W Łodzi trzeba było wyważyć drzwi do lokalu wyborczego
W Łodzi pracownicy urzędu miasta musieli
wyważyć łomem drzwi do lokalu jednej z obwodowych komisji
wyborczych, po tym jak nieznani sprawcy zablokowali w nocy z
soboty na niedzielę zamek, wkładając do niego zapałki.
Lokal przy ul. Kuźnickiej w dzielnicy Górna udało się jednak otworzyć przed szóstą rano i komisja wyborcza zaczęła działać bez opóźnienia. Informację tę potwierdziła rzeczniczka łódzkiej policji podinsp. Magdalena Zielińska.
Natomiast w nocy na ulicy Sterlinga w centrum Łodzi policjanci zatrzymali 28-letniego studenta z Białorusi oraz 22-letnią mieszkankę Chojnic, którzy usiłowali wstrzyknąć klej w zamek drzwi lokalu wyborczego. Na razie nie znane są motywy ich działania. Policjanci nie wykluczają, że ci sami sprawcy uszkodzili zamek w drzwiach znajdującego się nieopodal lokalu kolejnej komisji przy ul. Zelwerowicza. Tam interweniowali strażacy, którzy weszli do budynku przez okno i otworzyli drzwi od środka, aby wpuścić członków komisji - wyjaśniła Zielińska.

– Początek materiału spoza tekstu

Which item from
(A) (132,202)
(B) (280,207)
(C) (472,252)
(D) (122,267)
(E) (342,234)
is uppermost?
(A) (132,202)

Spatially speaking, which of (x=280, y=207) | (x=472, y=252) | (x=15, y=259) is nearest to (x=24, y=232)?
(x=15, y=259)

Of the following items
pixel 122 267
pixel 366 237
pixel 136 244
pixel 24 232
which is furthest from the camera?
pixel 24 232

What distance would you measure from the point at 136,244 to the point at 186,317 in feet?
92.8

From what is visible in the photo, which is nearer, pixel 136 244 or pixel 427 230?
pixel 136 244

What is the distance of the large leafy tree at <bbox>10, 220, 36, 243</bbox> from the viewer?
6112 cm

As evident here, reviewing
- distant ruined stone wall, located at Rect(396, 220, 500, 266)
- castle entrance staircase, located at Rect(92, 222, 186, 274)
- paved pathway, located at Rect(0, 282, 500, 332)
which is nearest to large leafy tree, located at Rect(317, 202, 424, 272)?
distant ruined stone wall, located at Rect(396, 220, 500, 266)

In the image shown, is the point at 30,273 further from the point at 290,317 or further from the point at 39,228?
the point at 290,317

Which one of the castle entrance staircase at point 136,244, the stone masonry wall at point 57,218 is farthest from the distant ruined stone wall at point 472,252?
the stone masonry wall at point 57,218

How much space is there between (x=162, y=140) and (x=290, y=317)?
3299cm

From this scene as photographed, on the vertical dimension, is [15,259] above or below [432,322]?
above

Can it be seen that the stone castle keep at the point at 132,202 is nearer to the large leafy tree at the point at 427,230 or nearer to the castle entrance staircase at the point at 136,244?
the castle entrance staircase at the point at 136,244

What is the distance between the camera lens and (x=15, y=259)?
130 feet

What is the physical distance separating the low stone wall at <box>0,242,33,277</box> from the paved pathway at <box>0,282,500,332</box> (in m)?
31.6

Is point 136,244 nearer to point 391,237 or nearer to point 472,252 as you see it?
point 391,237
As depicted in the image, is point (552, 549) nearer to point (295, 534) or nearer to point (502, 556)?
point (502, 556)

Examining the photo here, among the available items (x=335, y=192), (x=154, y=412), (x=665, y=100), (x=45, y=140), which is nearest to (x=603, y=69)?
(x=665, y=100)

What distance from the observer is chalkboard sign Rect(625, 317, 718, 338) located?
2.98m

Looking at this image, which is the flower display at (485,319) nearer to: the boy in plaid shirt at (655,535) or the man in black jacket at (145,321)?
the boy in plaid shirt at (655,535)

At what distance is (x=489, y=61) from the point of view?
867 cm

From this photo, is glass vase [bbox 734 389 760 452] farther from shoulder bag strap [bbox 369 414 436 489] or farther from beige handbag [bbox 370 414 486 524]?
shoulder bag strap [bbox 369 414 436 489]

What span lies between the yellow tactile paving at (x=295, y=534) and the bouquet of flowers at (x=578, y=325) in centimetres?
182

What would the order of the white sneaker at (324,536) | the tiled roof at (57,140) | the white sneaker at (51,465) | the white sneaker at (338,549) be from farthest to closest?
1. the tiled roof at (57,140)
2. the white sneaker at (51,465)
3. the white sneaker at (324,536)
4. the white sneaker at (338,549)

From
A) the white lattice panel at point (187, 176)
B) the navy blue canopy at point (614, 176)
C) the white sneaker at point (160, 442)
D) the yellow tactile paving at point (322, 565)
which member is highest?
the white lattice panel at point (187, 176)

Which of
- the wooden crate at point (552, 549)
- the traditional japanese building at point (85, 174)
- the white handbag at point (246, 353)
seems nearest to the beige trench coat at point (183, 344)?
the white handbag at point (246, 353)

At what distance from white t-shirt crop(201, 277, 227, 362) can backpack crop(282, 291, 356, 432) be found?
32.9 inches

Według komisarza wyborczego w Łodzi Macieja Krzemieniewskiego, wszystkie obwodowe komisje rozpoczęły pracę o szóstej rano i dotąd nie ma zgłoszeń o incydentach zakłócających ich pracę.
Do niedzielnego popołudnia policjanci zanotowali kilka przypadków naruszenia ciszy wyborczej. W podłódzkich Koluszkach zgłosił się brat kandydata na posła, który zawiadomił, iż nieznani sprawcy zrywali w sobotę plakaty wyborcze trzech kandydatów do parlamentu na słupach ogłoszeniowych na kilku ulicach miasta. Naklejali także plakaty jednego z kandydatów.
Natomiast mieszkaniec Skierniewic zgłosił, że otrzymał w niedzielę na telefon komórkowy SMS-a od nieznanego nadawcy, który agitował do głosowania na konkretną listę wyborczą. Wszystkie te sprawy wyjaśniają policjanci.